DO THIS » Reproduce the lines of the records exactly, from the line containing "What distance exists" through the end of the records.

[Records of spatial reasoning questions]
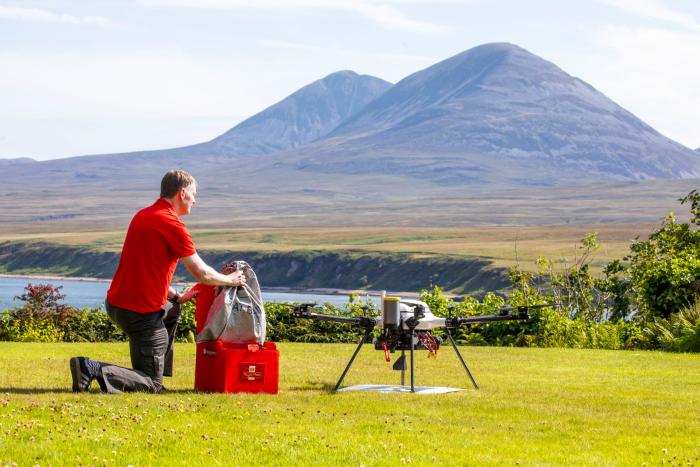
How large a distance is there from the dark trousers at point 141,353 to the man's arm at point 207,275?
1.92 ft

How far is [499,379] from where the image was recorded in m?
12.9

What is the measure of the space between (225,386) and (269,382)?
45 centimetres

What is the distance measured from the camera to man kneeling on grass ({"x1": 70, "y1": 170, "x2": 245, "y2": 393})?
10.1 metres

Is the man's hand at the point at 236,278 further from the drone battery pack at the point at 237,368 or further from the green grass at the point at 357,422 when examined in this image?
the green grass at the point at 357,422

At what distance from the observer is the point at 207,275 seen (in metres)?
9.97

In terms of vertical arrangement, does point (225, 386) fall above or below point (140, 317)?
below

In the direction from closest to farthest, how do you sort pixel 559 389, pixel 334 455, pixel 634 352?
pixel 334 455 < pixel 559 389 < pixel 634 352

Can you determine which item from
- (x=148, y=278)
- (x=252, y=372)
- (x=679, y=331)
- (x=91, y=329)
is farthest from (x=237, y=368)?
(x=679, y=331)

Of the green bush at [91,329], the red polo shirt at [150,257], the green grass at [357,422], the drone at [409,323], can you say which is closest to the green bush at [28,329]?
the green bush at [91,329]

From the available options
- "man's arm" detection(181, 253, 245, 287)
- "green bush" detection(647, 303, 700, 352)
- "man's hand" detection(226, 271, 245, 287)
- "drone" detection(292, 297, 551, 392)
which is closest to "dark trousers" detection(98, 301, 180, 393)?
"man's arm" detection(181, 253, 245, 287)

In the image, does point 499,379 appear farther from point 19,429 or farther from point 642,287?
point 642,287

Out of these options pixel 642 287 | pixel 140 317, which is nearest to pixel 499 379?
pixel 140 317

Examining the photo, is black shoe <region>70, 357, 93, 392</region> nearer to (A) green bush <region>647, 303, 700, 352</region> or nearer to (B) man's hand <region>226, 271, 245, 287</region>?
(B) man's hand <region>226, 271, 245, 287</region>

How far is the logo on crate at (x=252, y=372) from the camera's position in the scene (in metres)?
10.5
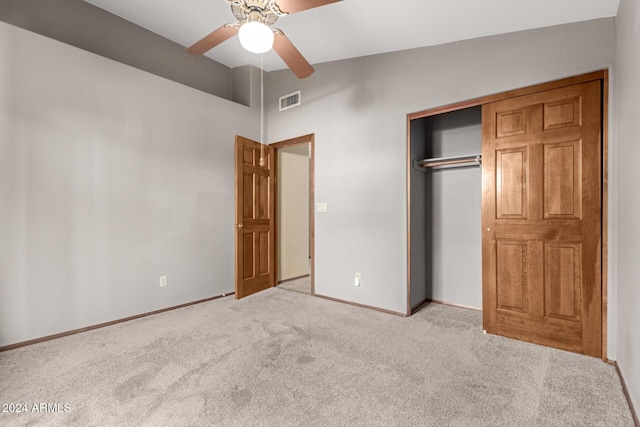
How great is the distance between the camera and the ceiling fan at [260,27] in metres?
1.74

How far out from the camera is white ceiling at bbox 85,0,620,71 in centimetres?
223

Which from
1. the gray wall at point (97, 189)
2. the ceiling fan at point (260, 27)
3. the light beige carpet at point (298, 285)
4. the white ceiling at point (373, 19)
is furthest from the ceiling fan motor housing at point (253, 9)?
the light beige carpet at point (298, 285)

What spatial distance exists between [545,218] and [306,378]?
89.6 inches

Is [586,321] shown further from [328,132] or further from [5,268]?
[5,268]

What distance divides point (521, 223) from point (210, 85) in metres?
4.33

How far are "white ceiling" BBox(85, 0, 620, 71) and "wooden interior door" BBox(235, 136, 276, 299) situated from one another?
1371 mm

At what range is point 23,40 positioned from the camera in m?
2.45

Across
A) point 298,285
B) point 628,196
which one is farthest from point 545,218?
point 298,285

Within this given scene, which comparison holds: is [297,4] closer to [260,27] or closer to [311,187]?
[260,27]

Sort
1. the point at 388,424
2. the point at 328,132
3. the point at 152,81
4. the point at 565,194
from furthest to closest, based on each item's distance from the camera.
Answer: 1. the point at 328,132
2. the point at 152,81
3. the point at 565,194
4. the point at 388,424

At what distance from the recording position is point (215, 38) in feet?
7.18

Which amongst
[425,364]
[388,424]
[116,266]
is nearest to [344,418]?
[388,424]

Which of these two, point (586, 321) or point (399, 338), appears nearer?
point (586, 321)

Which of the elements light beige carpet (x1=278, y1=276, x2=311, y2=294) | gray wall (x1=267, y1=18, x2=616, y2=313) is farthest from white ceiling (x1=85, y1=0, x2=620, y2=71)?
light beige carpet (x1=278, y1=276, x2=311, y2=294)
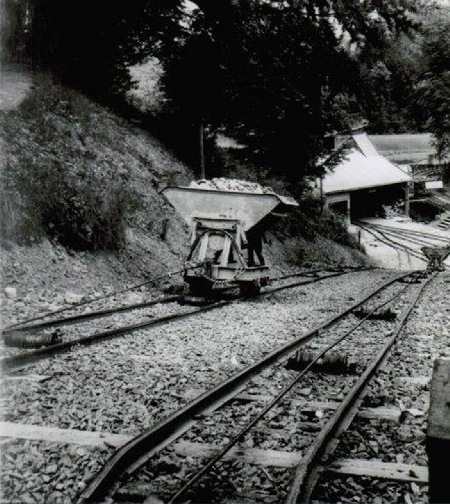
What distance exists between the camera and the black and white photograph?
4.16 metres

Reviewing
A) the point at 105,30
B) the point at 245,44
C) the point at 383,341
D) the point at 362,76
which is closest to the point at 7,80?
the point at 105,30

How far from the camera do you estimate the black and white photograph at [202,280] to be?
13.6ft

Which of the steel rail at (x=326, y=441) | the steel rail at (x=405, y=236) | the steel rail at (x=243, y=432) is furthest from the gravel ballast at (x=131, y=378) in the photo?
the steel rail at (x=405, y=236)

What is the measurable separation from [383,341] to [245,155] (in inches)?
626

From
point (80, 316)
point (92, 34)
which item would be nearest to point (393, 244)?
point (92, 34)

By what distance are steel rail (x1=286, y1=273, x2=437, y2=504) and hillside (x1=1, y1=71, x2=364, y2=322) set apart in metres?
5.27

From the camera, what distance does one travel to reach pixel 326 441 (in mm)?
4562

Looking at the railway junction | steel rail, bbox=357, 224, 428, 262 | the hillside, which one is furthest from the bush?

WRITTEN ANSWER »
What distance exists between the camera and the black and white photograph?
4.16 metres

Reviewing
A) the point at 105,30
B) the point at 245,44
C) the point at 383,341
D) the point at 362,76
which is closest to the point at 7,80?
the point at 105,30

How far from the camera do you estimate the black and white photograph at [202,280] to be?
13.6ft

Which of the steel rail at (x=326, y=441) | the steel rail at (x=405, y=236) | the steel rail at (x=243, y=432) is furthest from the gravel ballast at (x=131, y=378) in the photo?
the steel rail at (x=405, y=236)

What is the measurable separation from [383,341] to [245,155] (in inches)?
626

From
point (80, 316)
point (92, 34)
which item would be nearest to point (393, 244)?
point (92, 34)

By what distance are steel rail (x1=286, y1=273, x2=437, y2=504) and hillside (x1=1, y1=71, x2=364, y2=322) set apart in metres?
5.27

From the camera, what distance does one travel to reach pixel 326 441 (in mm)?
4562

Looking at the railway junction | steel rail, bbox=357, 224, 428, 262 | the hillside, which one is furthest from the bush?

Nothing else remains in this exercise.